Spark benchmark: with maximum background Cassandra read/write.
The same spark job was run with a background Cassandra read/write stress command:
cassandra-stress mixed ratio(write=1,read=3) n=400000000 no-warmup cl=LOCAL_QUORUM -rate threads=500 -schema keyspace="data2" replication(strategy=NetworkTopologyStrategy,spark=3,AWS_VPC_US_EAST_1=3) -node $IP
Spark performance, full read/write Cassandra activity. | Single DC | Multi DC |
Spark time | 11528 s | 4894 s |
Effective Cassandra operation rate | 2866 / s | 5630 / s |
This test result demonstrates the gain in having a separate DC for Spark activity. Note that a large quantity of read/writes against the single DC timed-out as Cassandra cannot keep up with serving simultaneously Spark read requests and Cassandra-stress read/write requests.
Spark benchmark: with half background Cassandra read/write.
The Cassandra-stress command was used with a limit factor so that the number of Cassandra operation would be limited to half of the capacity (3500 op/s):
cassandra-stress mixed ratio(write=1,read=3) n=400000000 no-warmup cl=LOCAL_QUORUM -rate threads=500 limit=3500/s -schema keyspace="data2" replication(strategy=NetworkTopologyStrategy,spark=3,AWS_VPC_US_EAST_1=3) -node $IP
The test results were:
Spark performance, full read/write Cassandra activity. | Single DC | Multi DC |
Spark time | 12914 s | 4919 s |
Note that this test was run shortly after the previous benchmark (with full read/write Cassandra-stress), preventing the EBS volumes of both clusters to fully recover their burst credit.

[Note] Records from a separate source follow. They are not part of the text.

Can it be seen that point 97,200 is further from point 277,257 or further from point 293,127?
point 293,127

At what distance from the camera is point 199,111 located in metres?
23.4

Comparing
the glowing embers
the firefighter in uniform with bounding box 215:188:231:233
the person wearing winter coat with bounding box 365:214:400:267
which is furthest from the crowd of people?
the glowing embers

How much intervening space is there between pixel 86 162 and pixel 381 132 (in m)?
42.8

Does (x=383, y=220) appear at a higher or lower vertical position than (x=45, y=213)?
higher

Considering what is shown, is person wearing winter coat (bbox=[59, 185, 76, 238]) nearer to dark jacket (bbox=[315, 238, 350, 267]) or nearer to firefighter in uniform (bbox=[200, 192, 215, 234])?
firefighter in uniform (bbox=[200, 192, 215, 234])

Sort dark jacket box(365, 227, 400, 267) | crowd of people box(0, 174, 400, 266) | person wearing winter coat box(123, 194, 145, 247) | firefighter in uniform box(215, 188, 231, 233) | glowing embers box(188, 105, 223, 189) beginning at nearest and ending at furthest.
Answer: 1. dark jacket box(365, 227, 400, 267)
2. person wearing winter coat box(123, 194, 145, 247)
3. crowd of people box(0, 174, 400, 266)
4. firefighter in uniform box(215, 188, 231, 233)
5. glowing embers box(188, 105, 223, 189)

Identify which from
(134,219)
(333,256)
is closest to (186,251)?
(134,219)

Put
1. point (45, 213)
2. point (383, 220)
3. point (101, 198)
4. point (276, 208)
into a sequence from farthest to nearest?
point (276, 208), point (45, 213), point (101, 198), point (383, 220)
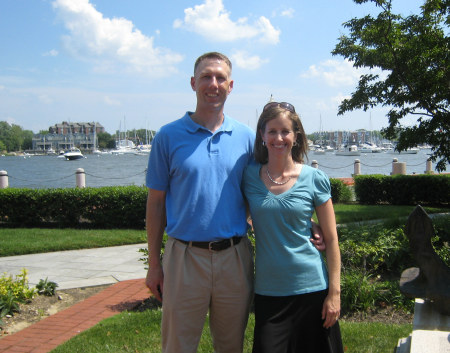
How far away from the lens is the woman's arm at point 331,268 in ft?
7.90

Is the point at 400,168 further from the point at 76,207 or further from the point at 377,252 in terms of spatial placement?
the point at 377,252

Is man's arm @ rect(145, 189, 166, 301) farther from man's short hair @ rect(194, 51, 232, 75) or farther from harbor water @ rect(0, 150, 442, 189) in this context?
harbor water @ rect(0, 150, 442, 189)

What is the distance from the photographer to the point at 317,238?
2.50 metres

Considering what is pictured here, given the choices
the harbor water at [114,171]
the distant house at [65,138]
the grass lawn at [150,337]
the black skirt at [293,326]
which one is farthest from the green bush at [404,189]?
the distant house at [65,138]

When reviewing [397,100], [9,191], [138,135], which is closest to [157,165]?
[397,100]

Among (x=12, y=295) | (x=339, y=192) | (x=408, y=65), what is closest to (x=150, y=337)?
(x=12, y=295)

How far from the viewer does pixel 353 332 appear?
13.5 feet

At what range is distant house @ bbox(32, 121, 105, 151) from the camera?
128875 mm

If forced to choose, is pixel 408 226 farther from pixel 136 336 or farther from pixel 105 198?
pixel 105 198

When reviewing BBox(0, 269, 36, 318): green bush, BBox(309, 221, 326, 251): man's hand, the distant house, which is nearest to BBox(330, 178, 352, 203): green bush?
BBox(0, 269, 36, 318): green bush

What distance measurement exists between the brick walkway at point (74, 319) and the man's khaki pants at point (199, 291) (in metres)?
2.15

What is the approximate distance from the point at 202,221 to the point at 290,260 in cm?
53

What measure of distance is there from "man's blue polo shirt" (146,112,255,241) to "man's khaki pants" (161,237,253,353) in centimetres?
11

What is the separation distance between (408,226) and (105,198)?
819cm
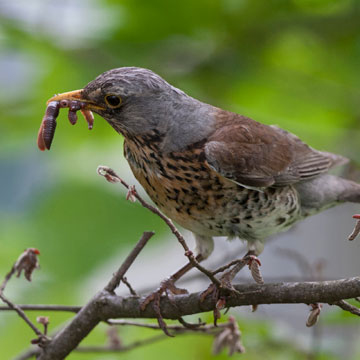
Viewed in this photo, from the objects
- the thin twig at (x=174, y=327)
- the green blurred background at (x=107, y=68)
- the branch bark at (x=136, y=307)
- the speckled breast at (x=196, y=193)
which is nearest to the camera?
the branch bark at (x=136, y=307)

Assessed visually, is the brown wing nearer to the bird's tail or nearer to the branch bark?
the bird's tail

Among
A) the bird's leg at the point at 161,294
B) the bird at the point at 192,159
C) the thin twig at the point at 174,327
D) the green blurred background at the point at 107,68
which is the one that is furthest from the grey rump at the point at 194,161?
the green blurred background at the point at 107,68

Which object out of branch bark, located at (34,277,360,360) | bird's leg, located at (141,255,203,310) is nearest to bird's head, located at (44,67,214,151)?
bird's leg, located at (141,255,203,310)

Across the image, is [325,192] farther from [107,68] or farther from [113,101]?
[107,68]

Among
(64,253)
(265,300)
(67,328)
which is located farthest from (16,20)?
(265,300)

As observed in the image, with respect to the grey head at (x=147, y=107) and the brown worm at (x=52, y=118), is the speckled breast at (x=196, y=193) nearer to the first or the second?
the grey head at (x=147, y=107)

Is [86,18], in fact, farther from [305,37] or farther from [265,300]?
[265,300]

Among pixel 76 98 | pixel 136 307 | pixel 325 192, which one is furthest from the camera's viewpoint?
pixel 325 192

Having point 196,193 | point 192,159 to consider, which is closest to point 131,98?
point 192,159

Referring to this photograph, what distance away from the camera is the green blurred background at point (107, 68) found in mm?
4498

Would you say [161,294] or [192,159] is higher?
[192,159]

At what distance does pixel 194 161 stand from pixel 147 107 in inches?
12.9

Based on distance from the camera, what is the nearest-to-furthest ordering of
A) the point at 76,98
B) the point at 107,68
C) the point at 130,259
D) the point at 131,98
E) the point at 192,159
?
1. the point at 130,259
2. the point at 76,98
3. the point at 131,98
4. the point at 192,159
5. the point at 107,68

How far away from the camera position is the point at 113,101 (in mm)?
3305
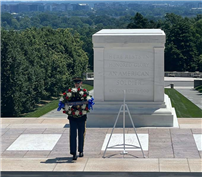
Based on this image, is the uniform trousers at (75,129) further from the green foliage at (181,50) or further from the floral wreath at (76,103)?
the green foliage at (181,50)

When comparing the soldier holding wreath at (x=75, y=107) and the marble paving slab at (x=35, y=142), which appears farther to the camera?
the marble paving slab at (x=35, y=142)

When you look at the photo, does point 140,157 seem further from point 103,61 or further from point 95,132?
point 103,61

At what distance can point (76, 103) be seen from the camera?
1130 cm

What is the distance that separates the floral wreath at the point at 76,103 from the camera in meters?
11.3

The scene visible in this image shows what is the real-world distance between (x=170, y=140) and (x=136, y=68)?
277 centimetres

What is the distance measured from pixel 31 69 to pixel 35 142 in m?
40.5

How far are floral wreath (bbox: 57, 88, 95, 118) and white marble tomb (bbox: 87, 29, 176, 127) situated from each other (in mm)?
3920

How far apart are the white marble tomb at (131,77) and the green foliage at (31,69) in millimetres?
33493

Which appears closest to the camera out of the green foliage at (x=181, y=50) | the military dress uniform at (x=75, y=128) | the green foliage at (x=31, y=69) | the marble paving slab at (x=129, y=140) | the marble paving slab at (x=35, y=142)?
the military dress uniform at (x=75, y=128)

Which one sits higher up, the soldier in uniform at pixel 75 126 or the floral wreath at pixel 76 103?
the floral wreath at pixel 76 103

During this test, we still observed a large amount of Cassandra timeout on the single DC cluster.
Spark benchmark: with a third background Cassandra read/write.

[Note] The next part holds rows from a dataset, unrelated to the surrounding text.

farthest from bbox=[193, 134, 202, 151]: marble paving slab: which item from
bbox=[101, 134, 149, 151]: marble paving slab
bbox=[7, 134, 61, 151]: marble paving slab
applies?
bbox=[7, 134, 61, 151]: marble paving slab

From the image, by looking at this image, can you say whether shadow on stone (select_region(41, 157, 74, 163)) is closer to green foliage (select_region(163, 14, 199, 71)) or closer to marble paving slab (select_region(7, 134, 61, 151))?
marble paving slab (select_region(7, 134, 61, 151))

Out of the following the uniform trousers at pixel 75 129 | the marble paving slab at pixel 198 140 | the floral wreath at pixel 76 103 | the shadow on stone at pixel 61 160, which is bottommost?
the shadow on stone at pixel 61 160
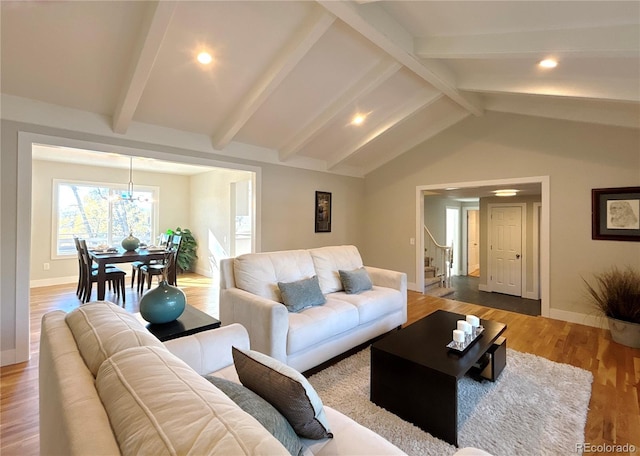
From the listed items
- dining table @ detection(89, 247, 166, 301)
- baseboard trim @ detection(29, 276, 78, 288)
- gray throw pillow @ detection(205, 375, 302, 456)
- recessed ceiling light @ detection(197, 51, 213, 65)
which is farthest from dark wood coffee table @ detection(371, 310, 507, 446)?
baseboard trim @ detection(29, 276, 78, 288)

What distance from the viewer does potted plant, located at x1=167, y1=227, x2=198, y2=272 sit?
7234 mm

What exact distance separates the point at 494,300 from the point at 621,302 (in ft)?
7.36

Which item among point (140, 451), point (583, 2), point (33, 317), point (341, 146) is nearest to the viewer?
point (140, 451)

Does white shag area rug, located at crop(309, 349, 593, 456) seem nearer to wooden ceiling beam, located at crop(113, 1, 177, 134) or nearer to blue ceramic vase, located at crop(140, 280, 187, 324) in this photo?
blue ceramic vase, located at crop(140, 280, 187, 324)

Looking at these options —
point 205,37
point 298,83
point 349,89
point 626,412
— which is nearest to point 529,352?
point 626,412

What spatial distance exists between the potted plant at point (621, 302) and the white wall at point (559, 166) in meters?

The limit rate was set to a third of the baseline read/write performance which is about 2300 operations per second. Unlike in the previous test, the EBS volume had enough time to recover its full burst capacity credit.
cassandra-stress mixed ratio(write=1,read=3) n=400000000 no-warmup cl=LOCAL_QUORUM -rate threads=500 limit=2300/s -schema keyspace="data2" replication(strategy=NetworkTopologyStrategy,spark=3,AWS_VPC_US_EAST_1=3) -node $IP
Spark performance, full read/write Cassandra activity. | Single DC | Multi DC |
Spark time | 7877 s | 4572 s |
During this test, we again observed a large amount of Cassandra timeout on the single DC cluster.
Conclusion
Through this benchmark, we compared the performance between a single DC and a multi DC cluster when simultaneously running some Cassandra read/write operations and executing a Spark application. In order to perform a fair comparison, we ran every stress command at the same time on both clusters, ensuring that any protocol bias (file cached in memory, time to perform background Cassandra compaction, EBS burst recovery, etc…) would apply to both clusters. The multi DC cluster was able to process the spark job up to 2.3 times faster than the single DC cluster when running Cassandra-stress (without limiting the rate) in the background. Maybe, more importantly, the muti DC cluster was able to process twice the rate of Cassandra operations per second when compared with the single DC cluster. This demonstrates that a multi DC topology ensures overall higher performance both for Cassandra and Spark, with more stability (the Cassandra-stress ran on the single DC cluster resulted in a large number of timeout errors during read operations). The multi DC topology is therefore particularly relevant when running a large amount of spark analytic jobs on a cluster hosting mission critical data.